At best, Big Data can add speed and precision. But no quantity of new sources and processing power can address the biggest problem with key economic measures: they do not work well in the contemporary economy.
Consider real GDP growth, widely used as the prime measure of national economic success. The number is an incomplete hodgepodge of estimations, approximations and omissions. It doesn’t capture capital depreciation, environmental depredation, ageing demographics or unpaid domestic labour.
However, the interest in the statistic is so great that a whole industry of “nowcasting” has sprung up to produce GDP estimates faster than the official agencies can manage. The Federal Reserve Bank of Atlanta is an early adopter. But success will not make GDP a better indicator. Nowcasting might be able to provide a superior alternative measure of economic momentum, but traditional sampling techniques could probably do the same, with just as much speed and more accuracy.
It is much the same for the inflation rate. The Billion Prices Project at the Massachusetts Institute of Technology uses the cost of goods online to create its own price index. The results come close to the official consumer price index, but just like their predecessor, they cannot find a universally relevant basket of goods and services, nor deal with housing prices or tell the difference between things that cost more because they are higher quality, not because of inflation.
Similarly, payroll giant ADP mines its own Big Data to provide a U.S. private sector employment report. But it can’t say whether the labour market is healthy. A rise in precarious jobs is a sign of weakness, even if the unemployment rate falls.
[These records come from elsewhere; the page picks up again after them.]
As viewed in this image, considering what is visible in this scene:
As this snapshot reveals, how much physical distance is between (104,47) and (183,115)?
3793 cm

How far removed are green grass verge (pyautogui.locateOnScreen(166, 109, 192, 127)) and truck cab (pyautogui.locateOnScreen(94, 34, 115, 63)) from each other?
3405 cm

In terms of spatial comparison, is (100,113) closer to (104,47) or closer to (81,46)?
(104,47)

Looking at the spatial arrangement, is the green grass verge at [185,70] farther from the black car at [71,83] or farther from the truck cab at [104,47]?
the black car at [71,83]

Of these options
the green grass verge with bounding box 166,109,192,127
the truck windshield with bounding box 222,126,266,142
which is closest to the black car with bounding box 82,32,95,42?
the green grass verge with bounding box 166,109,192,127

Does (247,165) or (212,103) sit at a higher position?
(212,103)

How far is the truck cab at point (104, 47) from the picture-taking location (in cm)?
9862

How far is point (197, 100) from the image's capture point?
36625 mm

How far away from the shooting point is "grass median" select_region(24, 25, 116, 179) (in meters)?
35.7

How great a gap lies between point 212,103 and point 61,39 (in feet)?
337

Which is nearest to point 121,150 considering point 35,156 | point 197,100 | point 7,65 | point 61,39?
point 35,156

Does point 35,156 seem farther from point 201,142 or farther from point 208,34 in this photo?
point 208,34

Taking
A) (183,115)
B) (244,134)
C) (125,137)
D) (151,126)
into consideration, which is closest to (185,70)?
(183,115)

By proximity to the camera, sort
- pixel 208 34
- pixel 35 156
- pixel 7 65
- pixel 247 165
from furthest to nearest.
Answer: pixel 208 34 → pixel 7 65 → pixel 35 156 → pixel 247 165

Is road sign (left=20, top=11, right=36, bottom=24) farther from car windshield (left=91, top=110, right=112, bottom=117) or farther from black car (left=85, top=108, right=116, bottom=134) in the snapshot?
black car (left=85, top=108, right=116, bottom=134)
And sometimes unemployment can be productive – think of parenting or studying.
Of course, Big Data has uses well beyond official economic statistics. Hype and unrealistic promises aside, experts in cultural analysis, criminal justice, urban planning and retail promotion can certainly use new information made available by ultra-cheap processing and storage. As for companies, they will keep announcing Big Data strategies, and investors may reward them for it. However, when it comes to monitoring the economy of the data age, the picture is already clear. More data is more of a distraction than a panacea.